■ **TEXT UNDER STUDY**
Even with counters that report status on a percentage of available resources there are still challenges to face. The first challenge is determining when there’s a problem because of a sustained lack of available resources and when it’s a momentary blip on the radar.
The primary consideration in performance monitoring is over what interval of time can you accept performance challenges? What level of performance is acceptable and which is not? Is it important that the CPU have some availability every second? In most cases the answer to that question is no. However, the question becomes more difficult as you ask the question over a one minute interval. Most users tolerate the occasional slow down that is over within a minute. However, hours of performance problems are a different story.
So when evaluating what is a performance problem and what isn’t a performance problem consider how long your users would be willing to accept a slow down and then ignore or temper your response to momentary spikes in whatever counter you’re looking at. Momentary spikes are a normal occurrence and simply mean that the system is pouring all of its resources into fulfilling the requests that the users have made.
Performance monitoring on a Windows system requires an understanding of the way that Windows breaks down counters. On a Windows system performance monitoring starts with an object. An object is a broad representation of something, such as memory. This broad topic groups a set of related counters. Each counter is an individual measure in that category. For the memory object, page faults/sec, pages/sec, and committed bytes are all examples of counters. Each counter may measure the object in a different way but all of them relate to the object to which the counter belongs.
For each counter there may be multiple instances. An instance is a copy of the counter for a different part of the system. For instance, if a system has two processors, the counter for % processor time will have three instances; one for each processor and one for a total (or average) between the two processors. In most cases each instance needs to be viewed separately from the others to identify specific areas where problems may occur.
You’ll find that for most purposes there are only four areas of performance monitoring that you care about. They are: memory, disk, processor, and network. These are the key metrics because they are the core system components that are most likely to be the source of the bottlenecks.
One of the challenges in performance monitoring is the interdependence of these key subsystems on one another. A bottleneck in one area can quickly become a bottleneck in another area. Thus the order which you evaluate the performance of these subsystems is important to reaching the right conclusion.

■ **MATERIAL SHOWN**
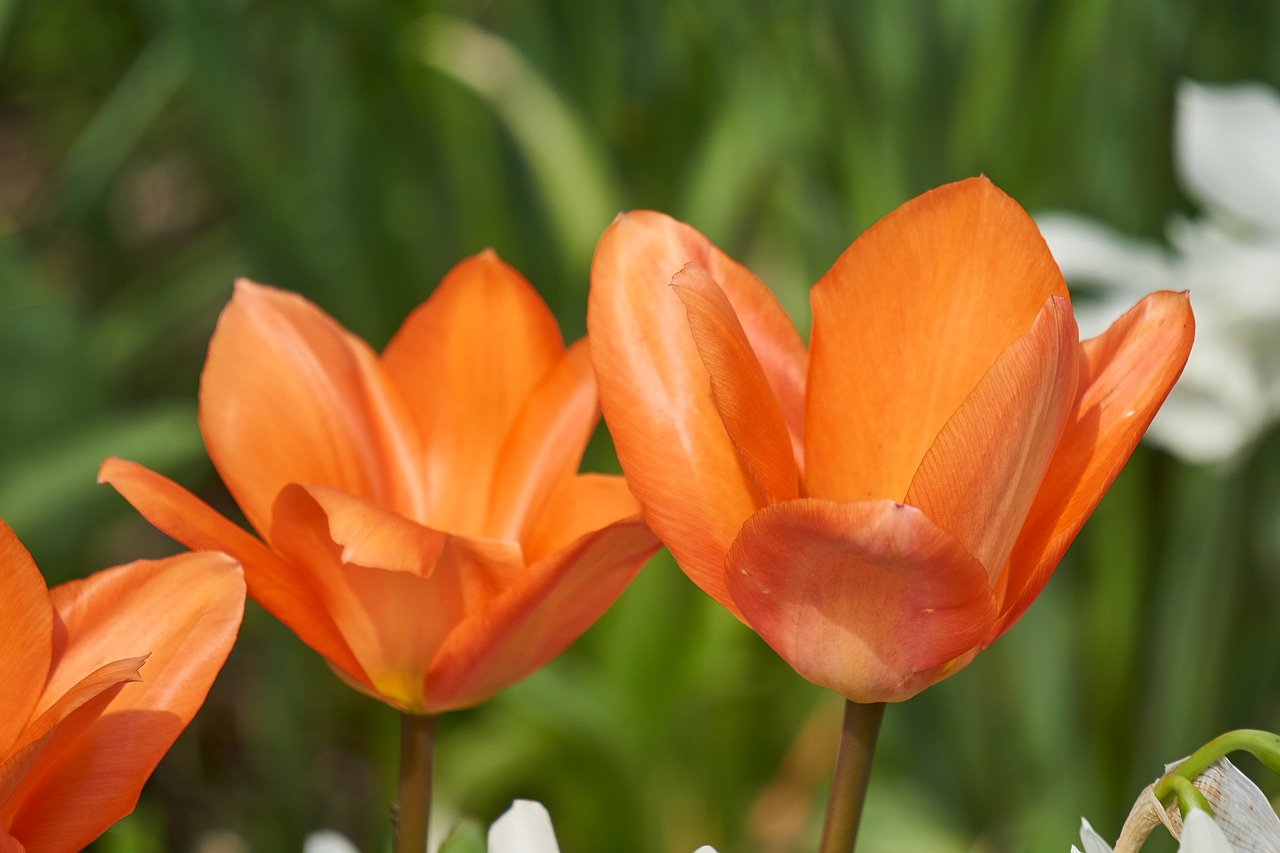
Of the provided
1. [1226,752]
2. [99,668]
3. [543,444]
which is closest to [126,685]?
[99,668]

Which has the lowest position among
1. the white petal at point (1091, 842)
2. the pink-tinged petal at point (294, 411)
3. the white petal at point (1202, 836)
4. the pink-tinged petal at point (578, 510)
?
the white petal at point (1091, 842)

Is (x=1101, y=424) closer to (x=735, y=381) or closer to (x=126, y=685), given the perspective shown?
(x=735, y=381)

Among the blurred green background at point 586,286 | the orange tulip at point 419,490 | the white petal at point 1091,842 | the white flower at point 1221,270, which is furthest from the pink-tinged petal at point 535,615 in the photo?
the blurred green background at point 586,286

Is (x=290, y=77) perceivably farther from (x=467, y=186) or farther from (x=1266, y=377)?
(x=1266, y=377)

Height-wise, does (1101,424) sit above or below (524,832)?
above

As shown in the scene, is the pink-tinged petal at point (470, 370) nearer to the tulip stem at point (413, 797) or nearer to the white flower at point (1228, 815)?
the tulip stem at point (413, 797)
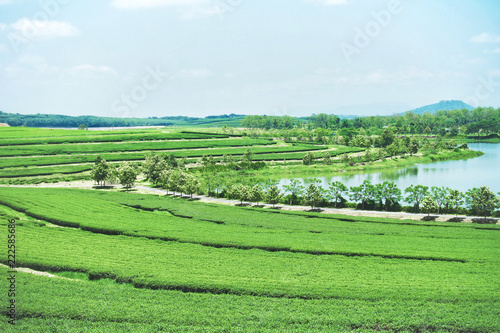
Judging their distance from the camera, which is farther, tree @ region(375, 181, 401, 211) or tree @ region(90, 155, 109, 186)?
tree @ region(90, 155, 109, 186)

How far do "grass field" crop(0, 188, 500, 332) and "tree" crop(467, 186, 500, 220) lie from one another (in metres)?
5.79

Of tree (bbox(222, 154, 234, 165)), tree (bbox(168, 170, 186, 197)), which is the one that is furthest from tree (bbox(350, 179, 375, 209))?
tree (bbox(222, 154, 234, 165))

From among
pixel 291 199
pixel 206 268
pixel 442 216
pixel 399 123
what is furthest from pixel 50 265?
pixel 399 123

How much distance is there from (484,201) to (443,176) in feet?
114

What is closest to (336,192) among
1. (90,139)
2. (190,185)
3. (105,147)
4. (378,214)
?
(378,214)

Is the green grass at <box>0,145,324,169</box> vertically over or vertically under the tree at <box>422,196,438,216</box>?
over

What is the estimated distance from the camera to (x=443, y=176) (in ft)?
248

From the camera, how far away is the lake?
6731 centimetres

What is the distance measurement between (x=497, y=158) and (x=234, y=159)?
6795 cm

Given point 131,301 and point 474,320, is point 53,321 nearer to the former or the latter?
point 131,301

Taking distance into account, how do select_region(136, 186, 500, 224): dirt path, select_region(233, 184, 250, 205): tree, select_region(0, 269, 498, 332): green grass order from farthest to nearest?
select_region(233, 184, 250, 205): tree
select_region(136, 186, 500, 224): dirt path
select_region(0, 269, 498, 332): green grass

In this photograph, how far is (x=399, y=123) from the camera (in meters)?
199

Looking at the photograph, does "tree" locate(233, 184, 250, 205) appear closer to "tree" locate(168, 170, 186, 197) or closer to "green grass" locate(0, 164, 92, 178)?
"tree" locate(168, 170, 186, 197)

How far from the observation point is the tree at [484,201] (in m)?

■ **WORK ORDER**
In the text above on Windows performance monitoring, how many instances does the % processor time counter have on a system with two processors?

■ **SOLUTION FOR THIS PROBLEM**
Three: one for each processor and one for a total (or average) between the two processors.